**** RECORDS FOR THE TASK ****

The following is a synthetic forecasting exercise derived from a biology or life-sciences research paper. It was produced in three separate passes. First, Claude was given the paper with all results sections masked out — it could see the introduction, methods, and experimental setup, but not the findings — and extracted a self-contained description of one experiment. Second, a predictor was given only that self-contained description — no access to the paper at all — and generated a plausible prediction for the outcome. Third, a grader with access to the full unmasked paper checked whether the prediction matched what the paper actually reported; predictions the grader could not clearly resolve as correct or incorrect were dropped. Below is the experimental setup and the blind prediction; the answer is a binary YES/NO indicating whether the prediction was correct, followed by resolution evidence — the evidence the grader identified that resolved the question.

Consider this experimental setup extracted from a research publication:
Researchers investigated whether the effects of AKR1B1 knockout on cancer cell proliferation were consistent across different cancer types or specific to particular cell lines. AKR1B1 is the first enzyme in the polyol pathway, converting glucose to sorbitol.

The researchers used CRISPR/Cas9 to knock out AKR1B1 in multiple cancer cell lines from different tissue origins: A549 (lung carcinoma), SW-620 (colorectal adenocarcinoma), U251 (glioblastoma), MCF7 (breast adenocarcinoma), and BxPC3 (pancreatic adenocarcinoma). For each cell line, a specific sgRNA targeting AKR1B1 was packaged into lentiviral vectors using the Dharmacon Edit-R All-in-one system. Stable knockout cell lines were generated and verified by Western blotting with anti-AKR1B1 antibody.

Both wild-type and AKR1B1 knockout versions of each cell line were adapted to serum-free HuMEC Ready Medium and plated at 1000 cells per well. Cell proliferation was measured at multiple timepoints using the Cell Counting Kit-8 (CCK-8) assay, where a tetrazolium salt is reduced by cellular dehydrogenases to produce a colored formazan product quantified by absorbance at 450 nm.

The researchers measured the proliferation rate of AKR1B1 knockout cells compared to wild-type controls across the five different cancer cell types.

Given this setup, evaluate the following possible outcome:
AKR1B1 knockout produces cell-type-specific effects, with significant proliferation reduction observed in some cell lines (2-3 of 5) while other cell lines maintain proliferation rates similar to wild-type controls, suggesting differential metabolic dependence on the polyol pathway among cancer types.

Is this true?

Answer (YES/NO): NO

****

▶ ABOUT THIS EXERCISE
Beginning at the line above that contains "Consider this experimental", return each line exactly through the line that contains "Given this setup, evaluate", and no others.

▶ RESULT OF THE EXERCISE
Consider this experimental setup extracted from a research publication:
Researchers investigated whether the effects of AKR1B1 knockout on cancer cell proliferation were consistent across different cancer types or specific to particular cell lines. AKR1B1 is the first enzyme in the polyol pathway, converting glucose to sorbitol.

The researchers used CRISPR/Cas9 to knock out AKR1B1 in multiple cancer cell lines from different tissue origins: A549 (lung carcinoma), SW-620 (colorectal adenocarcinoma), U251 (glioblastoma), MCF7 (breast adenocarcinoma), and BxPC3 (pancreatic adenocarcinoma). For each cell line, a specific sgRNA targeting AKR1B1 was packaged into lentiviral vectors using the Dharmacon Edit-R All-in-one system. Stable knockout cell lines were generated and verified by Western blotting with anti-AKR1B1 antibody.

Both wild-type and AKR1B1 knockout versions of each cell line were adapted to serum-free HuMEC Ready Medium and plated at 1000 cells per well. Cell proliferation was measured at multiple timepoints using the Cell Counting Kit-8 (CCK-8) assay, where a tetrazolium salt is reduced by cellular dehydrogenases to produce a colored formazan product quantified by absorbance at 450 nm.

The researchers measured the proliferation rate of AKR1B1 knockout cells compared to wild-type controls across the five different cancer cell types.

Given this setup, evaluate the following possible outcome:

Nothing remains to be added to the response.